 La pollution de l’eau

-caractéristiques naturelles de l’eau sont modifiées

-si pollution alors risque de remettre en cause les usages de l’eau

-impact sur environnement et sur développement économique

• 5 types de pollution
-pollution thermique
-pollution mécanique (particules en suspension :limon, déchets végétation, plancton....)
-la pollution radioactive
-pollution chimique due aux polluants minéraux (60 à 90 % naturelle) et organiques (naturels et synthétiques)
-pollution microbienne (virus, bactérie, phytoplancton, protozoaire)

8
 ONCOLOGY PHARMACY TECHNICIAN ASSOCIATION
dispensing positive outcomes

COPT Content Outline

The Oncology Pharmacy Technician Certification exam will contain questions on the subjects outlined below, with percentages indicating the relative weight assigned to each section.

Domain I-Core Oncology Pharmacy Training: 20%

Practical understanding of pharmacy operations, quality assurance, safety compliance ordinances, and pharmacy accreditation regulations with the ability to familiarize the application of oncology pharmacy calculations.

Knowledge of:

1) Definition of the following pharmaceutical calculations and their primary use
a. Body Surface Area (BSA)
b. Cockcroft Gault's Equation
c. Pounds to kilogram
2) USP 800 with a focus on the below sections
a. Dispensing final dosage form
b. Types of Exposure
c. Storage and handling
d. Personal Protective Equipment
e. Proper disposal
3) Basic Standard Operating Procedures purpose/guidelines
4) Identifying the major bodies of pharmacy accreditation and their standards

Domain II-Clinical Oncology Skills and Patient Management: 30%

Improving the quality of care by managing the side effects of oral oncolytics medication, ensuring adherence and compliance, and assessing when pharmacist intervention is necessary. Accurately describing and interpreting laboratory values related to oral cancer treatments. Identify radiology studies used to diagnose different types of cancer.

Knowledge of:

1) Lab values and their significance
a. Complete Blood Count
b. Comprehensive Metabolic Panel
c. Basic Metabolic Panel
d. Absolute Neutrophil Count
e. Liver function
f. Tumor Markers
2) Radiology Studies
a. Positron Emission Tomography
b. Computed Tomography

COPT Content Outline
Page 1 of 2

--

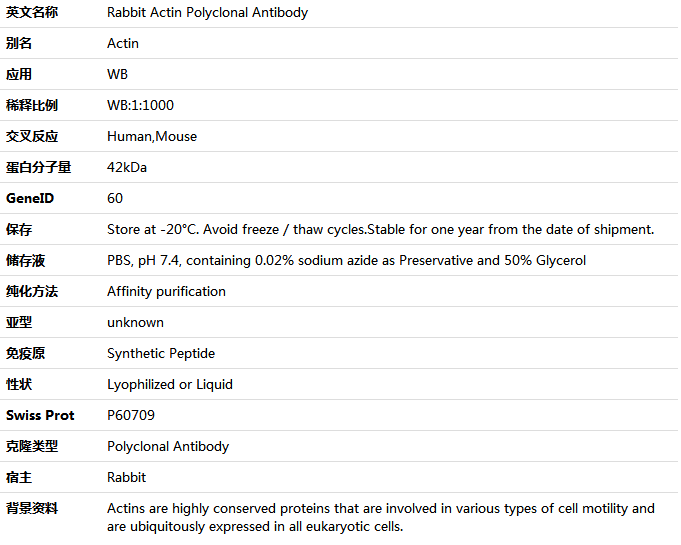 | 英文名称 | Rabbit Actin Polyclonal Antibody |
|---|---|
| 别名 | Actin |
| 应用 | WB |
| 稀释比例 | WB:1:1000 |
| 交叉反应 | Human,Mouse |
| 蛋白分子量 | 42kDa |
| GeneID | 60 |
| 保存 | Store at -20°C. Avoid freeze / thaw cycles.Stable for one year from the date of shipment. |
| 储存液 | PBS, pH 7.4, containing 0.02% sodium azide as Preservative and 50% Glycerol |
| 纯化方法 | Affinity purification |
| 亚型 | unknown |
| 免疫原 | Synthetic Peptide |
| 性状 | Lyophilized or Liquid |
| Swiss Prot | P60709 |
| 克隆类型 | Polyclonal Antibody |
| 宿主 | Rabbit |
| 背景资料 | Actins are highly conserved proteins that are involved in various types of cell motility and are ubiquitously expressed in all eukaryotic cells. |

## Aim of the exercise
Retype exactly, and only, the lines above from the one where "La pollution de l’eau" occurs up to and including the one where "-la pollution radioactive" occurs.

## Solution for this exercise
 La pollution de l’eau

-caractéristiques naturelles de l’eau sont modifiées

-si pollution alors risque de remettre en cause les usages de l’eau

-impact sur environnement et sur développement économique

• 5 types de pollution
-pollution thermique
-pollution mécanique (particules en suspension :limon, déchets végétation, plancton....)
-la pollution radioactive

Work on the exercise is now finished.